→ Data records:

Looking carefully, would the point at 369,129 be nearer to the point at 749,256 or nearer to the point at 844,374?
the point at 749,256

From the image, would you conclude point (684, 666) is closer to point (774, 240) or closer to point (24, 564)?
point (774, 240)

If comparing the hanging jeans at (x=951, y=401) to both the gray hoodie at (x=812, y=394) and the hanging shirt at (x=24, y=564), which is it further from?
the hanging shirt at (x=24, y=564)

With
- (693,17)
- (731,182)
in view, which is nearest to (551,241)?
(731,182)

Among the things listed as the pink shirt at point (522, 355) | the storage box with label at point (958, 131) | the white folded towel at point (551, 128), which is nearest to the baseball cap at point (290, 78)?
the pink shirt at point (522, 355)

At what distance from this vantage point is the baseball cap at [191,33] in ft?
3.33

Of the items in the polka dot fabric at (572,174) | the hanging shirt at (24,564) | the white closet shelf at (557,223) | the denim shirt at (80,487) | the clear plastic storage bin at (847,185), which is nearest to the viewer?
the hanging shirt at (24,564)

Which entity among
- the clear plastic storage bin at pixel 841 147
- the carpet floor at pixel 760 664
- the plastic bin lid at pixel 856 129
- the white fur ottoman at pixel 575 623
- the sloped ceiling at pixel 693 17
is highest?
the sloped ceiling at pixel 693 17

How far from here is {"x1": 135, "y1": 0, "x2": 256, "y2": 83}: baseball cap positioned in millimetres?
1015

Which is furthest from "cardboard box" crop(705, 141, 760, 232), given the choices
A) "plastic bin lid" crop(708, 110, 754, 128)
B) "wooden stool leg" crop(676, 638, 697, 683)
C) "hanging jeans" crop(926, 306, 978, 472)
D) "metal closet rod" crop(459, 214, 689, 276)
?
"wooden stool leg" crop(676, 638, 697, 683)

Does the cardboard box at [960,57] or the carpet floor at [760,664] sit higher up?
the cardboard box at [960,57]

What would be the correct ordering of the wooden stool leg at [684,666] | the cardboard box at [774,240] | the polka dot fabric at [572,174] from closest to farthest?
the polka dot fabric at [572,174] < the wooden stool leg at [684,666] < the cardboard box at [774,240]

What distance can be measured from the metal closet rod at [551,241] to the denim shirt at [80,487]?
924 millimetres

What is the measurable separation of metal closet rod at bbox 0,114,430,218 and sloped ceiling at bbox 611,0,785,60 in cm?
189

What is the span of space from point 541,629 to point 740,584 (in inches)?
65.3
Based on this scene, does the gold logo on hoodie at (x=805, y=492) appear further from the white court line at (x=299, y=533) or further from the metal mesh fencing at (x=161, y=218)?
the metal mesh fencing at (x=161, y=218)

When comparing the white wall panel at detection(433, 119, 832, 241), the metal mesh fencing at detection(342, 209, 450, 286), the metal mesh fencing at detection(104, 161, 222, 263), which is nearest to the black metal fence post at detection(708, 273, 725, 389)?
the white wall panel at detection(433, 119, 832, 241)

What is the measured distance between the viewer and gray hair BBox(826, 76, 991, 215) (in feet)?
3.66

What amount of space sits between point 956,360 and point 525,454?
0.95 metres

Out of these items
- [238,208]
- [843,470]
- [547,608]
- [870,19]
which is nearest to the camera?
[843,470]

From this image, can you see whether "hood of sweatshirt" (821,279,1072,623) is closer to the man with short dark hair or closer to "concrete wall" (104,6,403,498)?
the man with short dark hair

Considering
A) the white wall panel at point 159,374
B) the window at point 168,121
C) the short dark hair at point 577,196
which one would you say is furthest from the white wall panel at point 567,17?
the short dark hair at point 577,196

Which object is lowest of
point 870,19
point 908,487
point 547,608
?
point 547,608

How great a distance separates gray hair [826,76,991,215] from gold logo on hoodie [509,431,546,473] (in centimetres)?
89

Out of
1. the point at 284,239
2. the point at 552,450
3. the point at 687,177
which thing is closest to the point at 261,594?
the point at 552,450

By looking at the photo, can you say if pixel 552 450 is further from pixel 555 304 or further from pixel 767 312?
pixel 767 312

→ SHORT TASK: Transcribe exactly, and only, the lines from the one bearing "When comparing the" through the last line of the entries, counting both.

→ ANSWER TO THE EXERCISE:
When comparing the white wall panel at detection(433, 119, 832, 241), the metal mesh fencing at detection(342, 209, 450, 286), the metal mesh fencing at detection(104, 161, 222, 263), which is nearest to the black metal fence post at detection(708, 273, 725, 389)?
the white wall panel at detection(433, 119, 832, 241)

What is the measured distance between the viewer and gray hair BBox(826, 76, 991, 215) (in feet)?
3.66

What amount of space sits between point 956,360 and point 525,454?
0.95 metres

Out of these items
- [238,208]
- [843,470]
- [547,608]
- [870,19]
which is nearest to the camera?
[843,470]

From this image, can you see whether "hood of sweatshirt" (821,279,1072,623) is closer to the man with short dark hair or closer to "concrete wall" (104,6,403,498)?
the man with short dark hair

Considering
A) the white wall panel at point 159,374
B) the window at point 168,121
C) the short dark hair at point 577,196
which one would you say is furthest from the white wall panel at point 567,17?
the short dark hair at point 577,196

Which object is lowest of
point 870,19
point 908,487
point 547,608
?
point 547,608

How great a distance separates gray hair [826,76,991,215] from gold logo on hoodie [509,431,546,473] (in centimetres)?
89

Out of
1. the point at 284,239
2. the point at 552,450
3. the point at 687,177
which thing is closest to the point at 261,594?
the point at 552,450

By looking at the photo, can you say if pixel 552 450 is further from pixel 555 304 or further from pixel 767 312?
pixel 767 312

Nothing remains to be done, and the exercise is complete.